- Opening Delimiter -

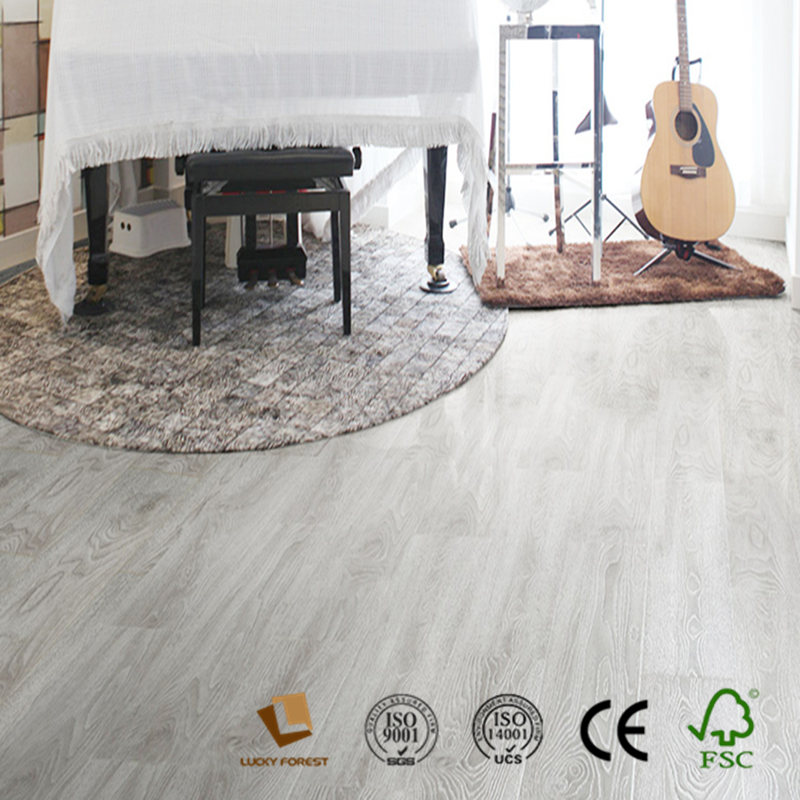 U Groove Unilin Click Kronoswiss Laminate Flooring Product On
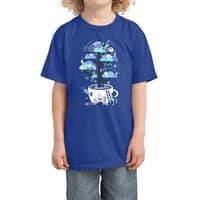 Up a tree cup - kids-tee - small view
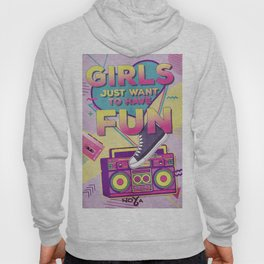 Girls Fun Hoody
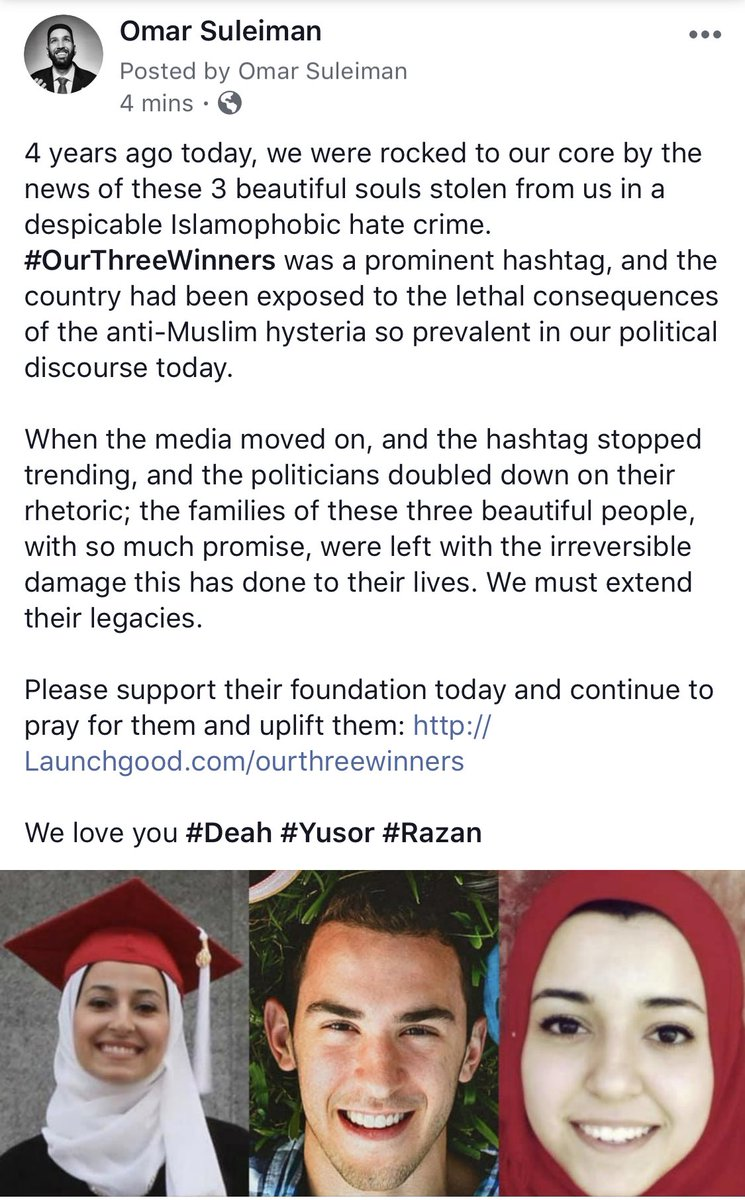 #OurThreeWinners forever in our hearts. 4 years ago they were stolen from us. God willing, 400 years from now the goodness they left behind will still continue. https://www.launchgood.com/project/we_are_called_to_address__head_on__the_reason_for_our_three_winners_deaths_hate…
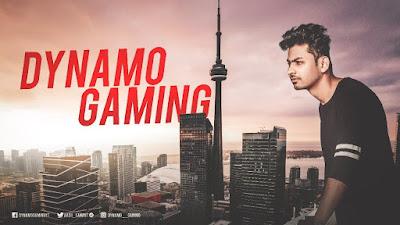 Dynamo gamer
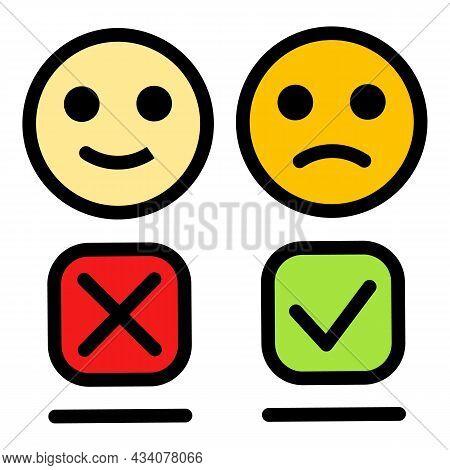 Emoji Dislike Icon. Outline Emoji Dislike Vector Icon Color Flat Isolated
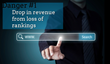 The Dangers of Website Redesign To Company Revenue Revealed in New...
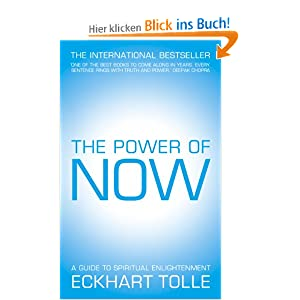Power Of Now A Guide To Spiritual Enlightenment Amazon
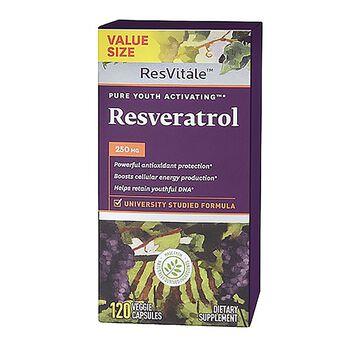 Resveratrol 250 mg | GNC
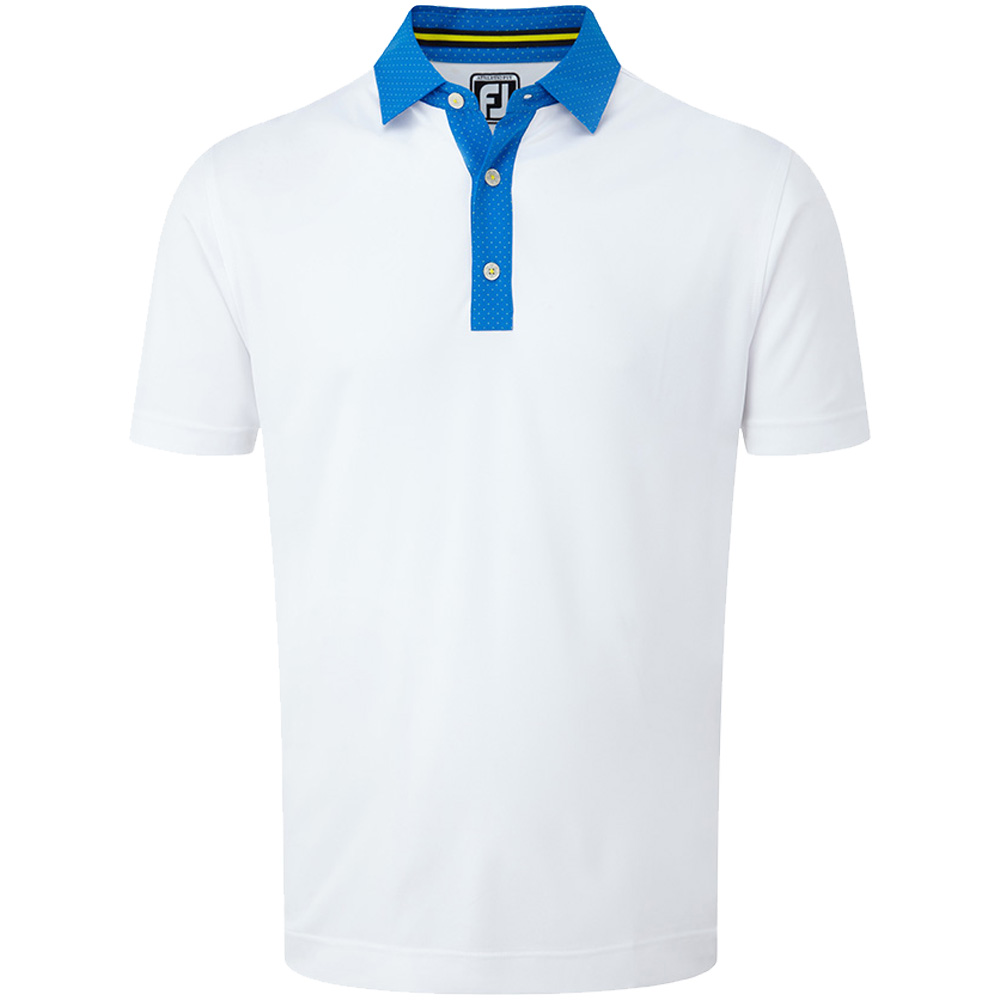 FootJoy Golf Smooth Pique Pin Dot Mens Polo Shirt  - White/Cobalt/Yellow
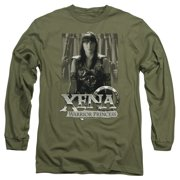Xena Warrior Princess Honored Mens Long Sleeve Shirt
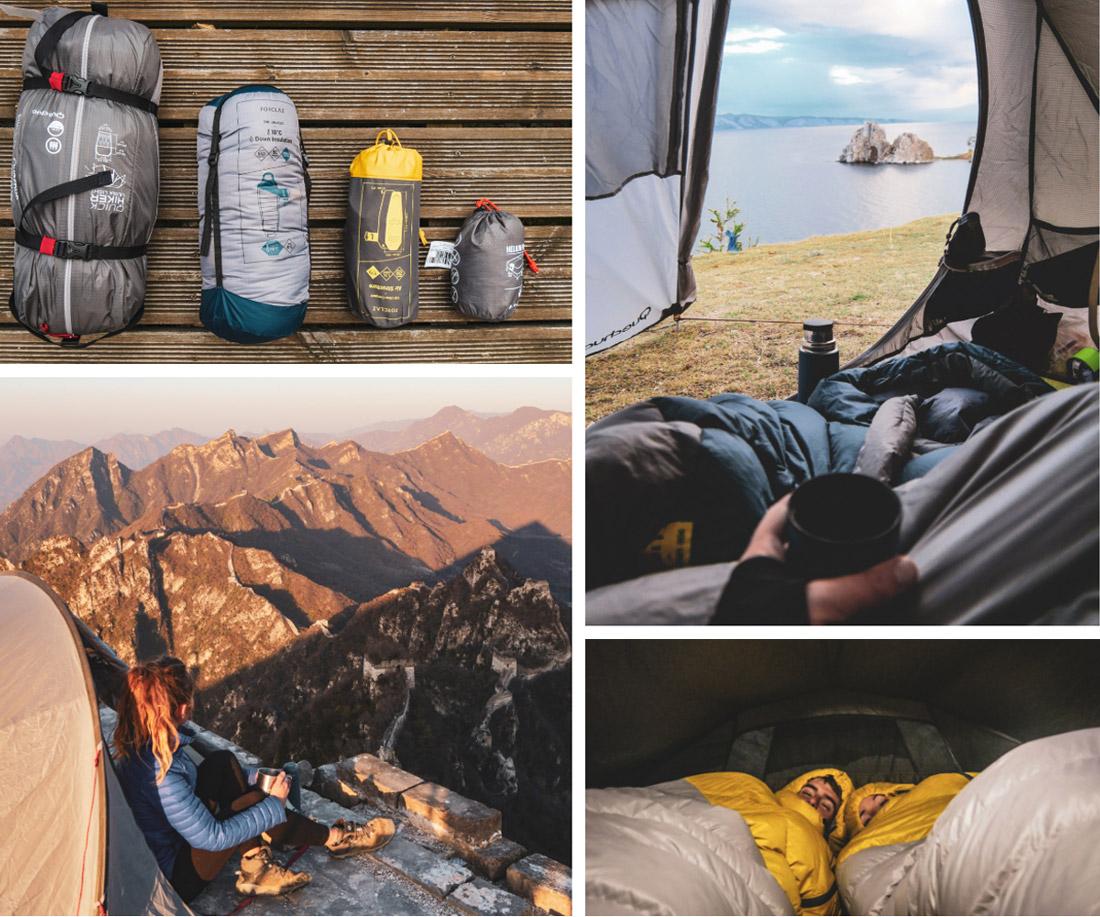 bivouac quechua et forclaz pour notre tour du monde , tente duvet matela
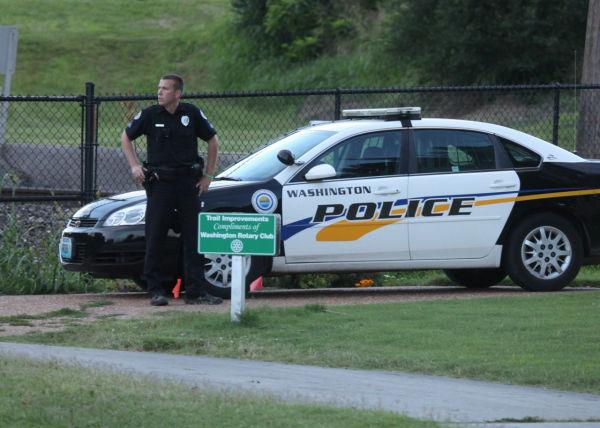 Manhunt Underway Saturday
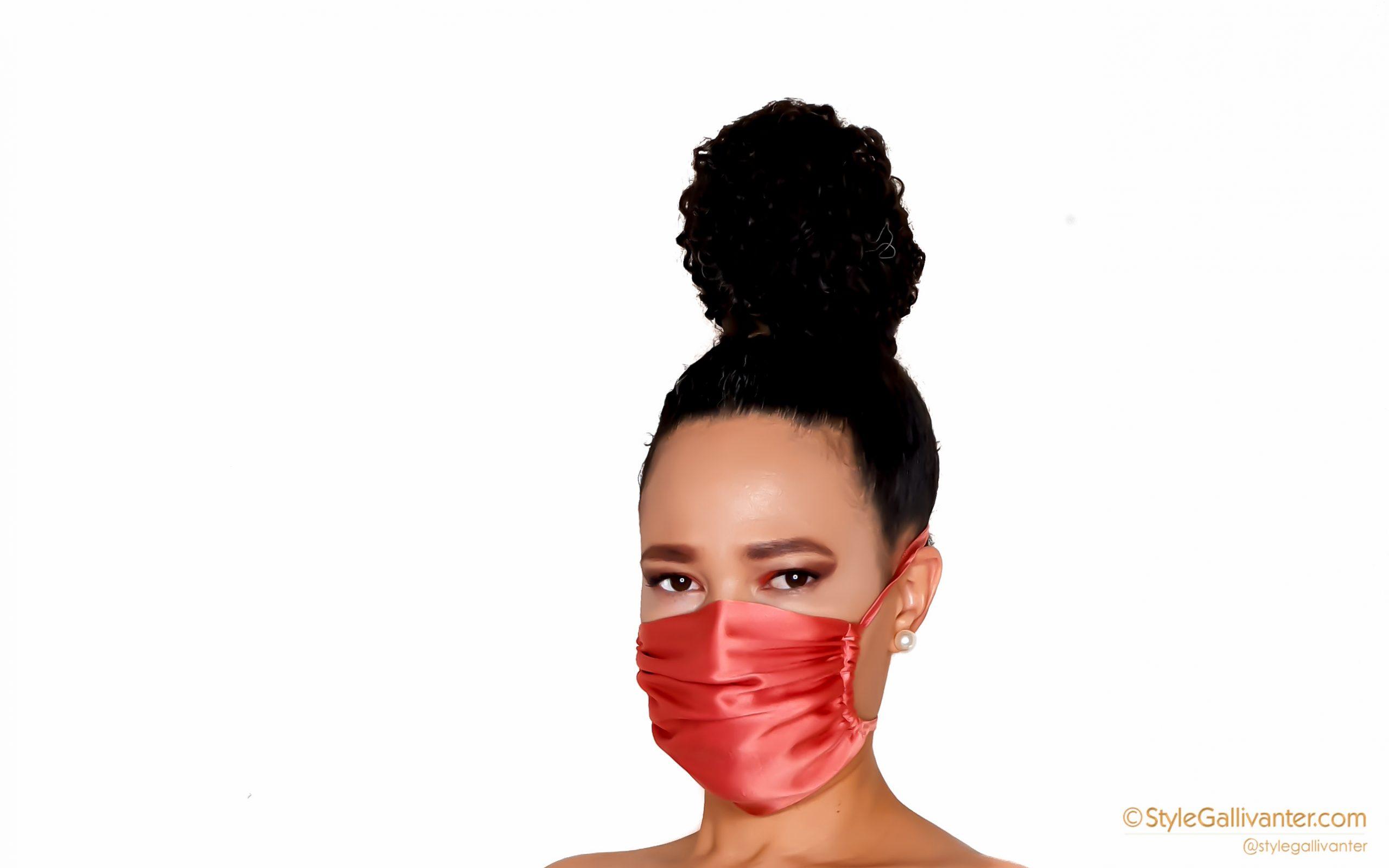 KALAHARI INK, best facemasks australia, stylish face masks australia, luxury face mask australia, good quality facemasks australia, minimalist face masks australia, pure silk face masks perth, WHERE TO BUY SILK FACE MASKS PERTH-2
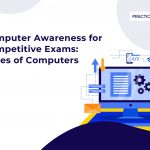Computer Awareness/Knowledge- Types of Computers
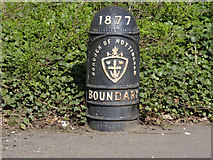 SK5447 : Boundary Marker, Bestwood by Alan Murray-Rust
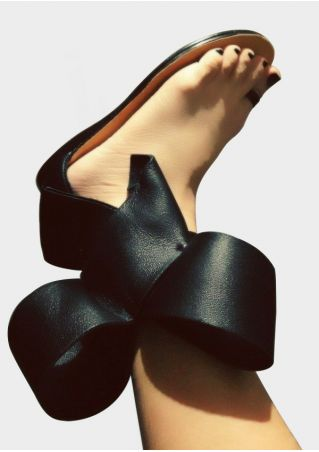 Solid Bowknot Toe Ring Sandals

- Closing Delimiter -

### Aim of the exercise:
Your reply should consist solely of the lines above from the line containing "The Dangers of" up to and including the line containing "Manhunt Underway Saturday", reproduced exactly, minus the pictures.

### Task response:
 The Dangers of Website Redesign To Company Revenue Revealed in New...
Power Of Now A Guide To Spiritual Enlightenment Amazon
 Resveratrol 250 mg | GNC
 FootJoy Golf Smooth Pique Pin Dot Mens Polo Shirt  - White/Cobalt/Yellow
Xena Warrior Princess Honored Mens Long Sleeve Shirt
 bivouac quechua et forclaz pour notre tour du monde , tente duvet matela
 Manhunt Underway Saturday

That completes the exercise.